Jest A Minute!
What A Pleasure -- Er -- Pressure To Be The Censor Chief!
In a recent interview, our poor, ousted, former film censor chief Pehlaj Nihalani opened a can of worms -- worms being a nice, polite way to describe our political movers and shakers!
The ex-censor head revealed how he was driven out of his head!
One minister called him to order that some film should be cleared without cuts. Another minister's order was not to release a film at a particular time. Yet another minister ordered that a certain film not be certified at all! And so on and so forth!
Ooh my! Don't they say too many cooks spoil the soup or something to that effect? Well, here's a case of too many cooks cooking the censor chief's goose! No wonder he had to vamoose!
Yeah, better to go than to go out of your mind from all that pressure!
Reality Check For Our Public Serpents -- Er -- Servants!
Modi-ji is pretty upset with his ministers for their indulgence in VIP culture. The ministers have been told in clear-cut terms -- shun 5-star hotels and fancy PSU SUVs/luxury sedans.
I say, the ministers should shun not only 5-star hotels but also 5-star hospitals for treatment. Instead, if unwell, they should check into a UP kind of hospital.
The kind of hospital where oxygen and life-saving drugs do the disappearing act, life-support systems flop -- and instead of nurses and doctors, DEATH walks the wards!
Our ministers need exactly this kind of reality check to serve us better!
Now I Believe In Zombies!
Do zombie actually exist? If you ask me, not only do they exist, they might even be running hospitals in UP!
I mean, how else do you explain the loss of so many lives in one of the hospitals there?
Unless some imbecile, brain-dead zombies are running the show out there?
Have you seen the film Toilet? A most appropriate title for a film today. Considering the way mass entertainment in general is going these days -- straight down the toilet.
Toilet has a simple message -- DON'T CRAP OUT IN THE OPEN. But the film has a running time of 2 hours and 41 minutes.
Hey, if it takes that long for a simple message to come out of a film, Toilet has to be one film suffering from SEVERE CONSTIPATION!
A Most Refreshing Film
What happened Jab Harry Met Sejal? The audience went to sleep in the theaters. That's what happened.
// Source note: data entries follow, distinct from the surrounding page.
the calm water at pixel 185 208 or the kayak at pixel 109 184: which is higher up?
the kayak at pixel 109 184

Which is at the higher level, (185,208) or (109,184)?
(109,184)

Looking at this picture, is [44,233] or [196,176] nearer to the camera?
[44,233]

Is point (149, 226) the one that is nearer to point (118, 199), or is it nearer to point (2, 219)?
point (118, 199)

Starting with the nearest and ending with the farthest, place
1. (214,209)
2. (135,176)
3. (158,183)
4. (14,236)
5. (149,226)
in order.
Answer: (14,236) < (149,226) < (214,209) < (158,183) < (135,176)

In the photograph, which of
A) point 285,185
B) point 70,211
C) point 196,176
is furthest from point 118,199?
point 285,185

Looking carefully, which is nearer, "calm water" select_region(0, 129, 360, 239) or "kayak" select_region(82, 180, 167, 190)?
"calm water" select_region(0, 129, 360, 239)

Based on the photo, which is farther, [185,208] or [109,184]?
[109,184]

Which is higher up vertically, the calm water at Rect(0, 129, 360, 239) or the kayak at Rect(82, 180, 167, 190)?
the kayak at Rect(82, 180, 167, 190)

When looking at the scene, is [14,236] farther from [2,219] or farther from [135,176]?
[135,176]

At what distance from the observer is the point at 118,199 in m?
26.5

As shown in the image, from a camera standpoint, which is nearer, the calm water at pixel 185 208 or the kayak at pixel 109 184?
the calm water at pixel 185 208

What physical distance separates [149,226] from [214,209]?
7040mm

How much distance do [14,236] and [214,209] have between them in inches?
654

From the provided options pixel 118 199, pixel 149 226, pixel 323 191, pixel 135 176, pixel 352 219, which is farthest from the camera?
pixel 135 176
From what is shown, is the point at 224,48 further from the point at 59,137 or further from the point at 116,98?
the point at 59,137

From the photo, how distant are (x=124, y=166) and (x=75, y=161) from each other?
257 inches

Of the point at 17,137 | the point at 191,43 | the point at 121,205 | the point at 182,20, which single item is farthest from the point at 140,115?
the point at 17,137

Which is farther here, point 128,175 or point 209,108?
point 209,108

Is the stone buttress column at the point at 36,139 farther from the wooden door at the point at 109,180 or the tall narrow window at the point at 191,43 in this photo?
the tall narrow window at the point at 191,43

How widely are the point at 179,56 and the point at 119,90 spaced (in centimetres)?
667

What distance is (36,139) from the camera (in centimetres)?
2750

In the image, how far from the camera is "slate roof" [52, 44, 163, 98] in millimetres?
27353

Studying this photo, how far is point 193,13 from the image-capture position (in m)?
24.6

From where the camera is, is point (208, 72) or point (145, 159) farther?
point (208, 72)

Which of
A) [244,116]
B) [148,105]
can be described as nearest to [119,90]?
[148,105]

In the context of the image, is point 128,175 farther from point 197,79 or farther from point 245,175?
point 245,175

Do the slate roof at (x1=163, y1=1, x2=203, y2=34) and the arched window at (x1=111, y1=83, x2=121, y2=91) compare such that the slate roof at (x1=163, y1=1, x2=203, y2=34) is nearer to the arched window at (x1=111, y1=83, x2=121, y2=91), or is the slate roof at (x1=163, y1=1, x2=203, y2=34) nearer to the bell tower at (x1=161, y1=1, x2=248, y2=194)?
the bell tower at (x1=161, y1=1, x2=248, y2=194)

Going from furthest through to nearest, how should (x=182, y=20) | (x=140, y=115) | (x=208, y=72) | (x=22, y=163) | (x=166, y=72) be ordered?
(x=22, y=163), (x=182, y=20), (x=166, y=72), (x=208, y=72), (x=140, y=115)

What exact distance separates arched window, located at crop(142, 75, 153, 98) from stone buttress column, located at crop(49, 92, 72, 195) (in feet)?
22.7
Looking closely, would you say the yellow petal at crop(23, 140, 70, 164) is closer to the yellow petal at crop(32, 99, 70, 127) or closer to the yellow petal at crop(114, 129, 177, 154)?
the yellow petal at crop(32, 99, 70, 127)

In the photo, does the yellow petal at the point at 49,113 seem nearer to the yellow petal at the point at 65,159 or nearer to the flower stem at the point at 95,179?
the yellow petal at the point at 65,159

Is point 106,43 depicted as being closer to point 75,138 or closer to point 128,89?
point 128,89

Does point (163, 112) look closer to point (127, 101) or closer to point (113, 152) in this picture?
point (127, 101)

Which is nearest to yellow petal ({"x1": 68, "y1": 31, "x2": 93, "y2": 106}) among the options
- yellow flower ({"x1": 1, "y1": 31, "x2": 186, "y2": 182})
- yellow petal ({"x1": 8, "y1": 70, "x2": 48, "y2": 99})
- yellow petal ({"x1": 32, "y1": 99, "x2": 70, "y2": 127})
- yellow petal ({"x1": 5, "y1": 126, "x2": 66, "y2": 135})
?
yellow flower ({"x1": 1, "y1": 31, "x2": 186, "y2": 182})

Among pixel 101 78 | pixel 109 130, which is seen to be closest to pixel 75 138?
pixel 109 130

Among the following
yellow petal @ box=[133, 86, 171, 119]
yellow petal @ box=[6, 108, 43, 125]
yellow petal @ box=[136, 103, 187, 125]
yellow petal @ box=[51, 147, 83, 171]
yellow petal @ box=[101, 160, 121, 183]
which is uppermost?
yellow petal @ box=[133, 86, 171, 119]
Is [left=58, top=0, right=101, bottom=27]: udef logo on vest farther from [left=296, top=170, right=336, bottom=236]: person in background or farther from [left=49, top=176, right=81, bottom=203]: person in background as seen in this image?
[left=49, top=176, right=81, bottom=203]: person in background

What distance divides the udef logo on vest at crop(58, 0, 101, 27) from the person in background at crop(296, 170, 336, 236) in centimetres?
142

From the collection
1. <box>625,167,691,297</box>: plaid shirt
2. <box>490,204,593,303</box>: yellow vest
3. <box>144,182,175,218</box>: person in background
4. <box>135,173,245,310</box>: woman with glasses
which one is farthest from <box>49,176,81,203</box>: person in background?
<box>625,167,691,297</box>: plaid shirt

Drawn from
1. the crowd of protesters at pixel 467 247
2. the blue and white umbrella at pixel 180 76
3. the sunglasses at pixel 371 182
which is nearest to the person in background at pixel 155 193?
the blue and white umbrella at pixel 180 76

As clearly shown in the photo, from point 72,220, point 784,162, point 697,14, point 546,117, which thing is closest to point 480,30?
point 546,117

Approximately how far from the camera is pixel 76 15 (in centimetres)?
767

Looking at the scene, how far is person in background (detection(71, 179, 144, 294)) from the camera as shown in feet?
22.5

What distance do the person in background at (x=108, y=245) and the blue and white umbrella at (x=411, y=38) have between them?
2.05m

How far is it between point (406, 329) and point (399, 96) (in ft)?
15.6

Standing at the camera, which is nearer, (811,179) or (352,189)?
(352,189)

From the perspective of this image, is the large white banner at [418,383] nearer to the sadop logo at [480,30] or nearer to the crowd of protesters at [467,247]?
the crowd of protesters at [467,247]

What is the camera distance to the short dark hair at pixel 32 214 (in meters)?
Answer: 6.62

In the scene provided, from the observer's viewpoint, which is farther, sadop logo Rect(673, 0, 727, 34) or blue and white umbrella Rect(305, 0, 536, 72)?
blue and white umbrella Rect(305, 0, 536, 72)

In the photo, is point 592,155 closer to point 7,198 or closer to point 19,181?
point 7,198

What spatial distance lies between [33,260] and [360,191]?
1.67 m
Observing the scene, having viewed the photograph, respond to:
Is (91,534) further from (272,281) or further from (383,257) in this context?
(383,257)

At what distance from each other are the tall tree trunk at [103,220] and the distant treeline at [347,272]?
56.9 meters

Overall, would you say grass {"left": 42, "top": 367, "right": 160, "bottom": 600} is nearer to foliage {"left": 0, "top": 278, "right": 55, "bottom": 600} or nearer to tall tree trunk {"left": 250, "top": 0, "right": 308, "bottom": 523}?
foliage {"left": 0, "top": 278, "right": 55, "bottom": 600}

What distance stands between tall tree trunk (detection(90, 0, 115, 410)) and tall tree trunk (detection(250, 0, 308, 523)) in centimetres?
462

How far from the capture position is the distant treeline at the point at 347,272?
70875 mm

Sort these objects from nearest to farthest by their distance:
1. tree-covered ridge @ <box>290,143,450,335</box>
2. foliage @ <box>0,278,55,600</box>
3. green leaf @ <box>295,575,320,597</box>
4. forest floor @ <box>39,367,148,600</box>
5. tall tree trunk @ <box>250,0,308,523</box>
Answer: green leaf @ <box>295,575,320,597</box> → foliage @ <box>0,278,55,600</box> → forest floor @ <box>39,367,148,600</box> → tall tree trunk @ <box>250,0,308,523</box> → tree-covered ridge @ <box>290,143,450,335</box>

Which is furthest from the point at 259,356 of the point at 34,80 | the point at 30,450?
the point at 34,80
But the best thing about this colossal exercise in boredom is that it puts to sleep even the bedbugs in the theater seats. So at least you enjoy a most refreshing snooze without being interrupted by bug bites.
Two Different Films
What's the difference between the film Toilet and the film Jab Harry Met Sejal? Toilet drives home a point about shitting outdoors and hygiene.
JHMS simply drives the audience home yawning.
Tubelight Down The Tube?
They couldn't have given the film a more apt title -- Tubelight.
This Salman Khan movie, much like a real tubelight, hummed -- flickered -- buzzed -- dimmed -- flickered -- then with a flash blew out altogether.
Leaving distributors in a dark despair of loss! Over 30 crores down the tube! Gone!
But wait, never fear, Salman the savior is here! After all, what's a mere 30 crores for Salman? Nothing. Pocket change.
So, out of his own pocket, Salman promptly compensated the distributors. Leaving them (la-de-da-dum) glowing like tubelights with happiness.
Another Kat Visits Film City?
Alarm over the presence of a wild leopard lurking and lingering around Mumbai's Film City. This has brought all shoots out there to a grinding halt.
Did I just say 'grinding'? Well, our film producers must be grinding their teeth in impatience at the loss of man-hours and money.
I don't get it. Why the big fuss over this poor cat? I bet this leopard just came to Film City to try its luck as a performer in Bollywood. After all, creatures like tigers, piggies and kats have done very well out of our film line, haven't they?
I of course mean Tiger Shroff, Piggy Chopra and Kat Rina Kaif. So this leopard must have felt -- "Hey, if those creatures could do it, why not me?"
Dumb Sound and Fury
Ancient Roman emperor Caligula had made his favorite horse a senator/a minister, an adviser in his cabinet!
I guess, whenever something went wrong in his empire, the emperor went galloping to his horse for advice.
And I bet the emperor got it straight from the horse's mouth -- nothing but horse sense and sound advice!
You'd think Dictator Donald has now done something similar. Appointed some donkey, if not a horse, as his foreign-policy adviser.
No wonder Dictator Donald is getting some sound advice towards North Korea and Venezuela. It's nothing but SOUND and fury! Empty sound, impotent fury.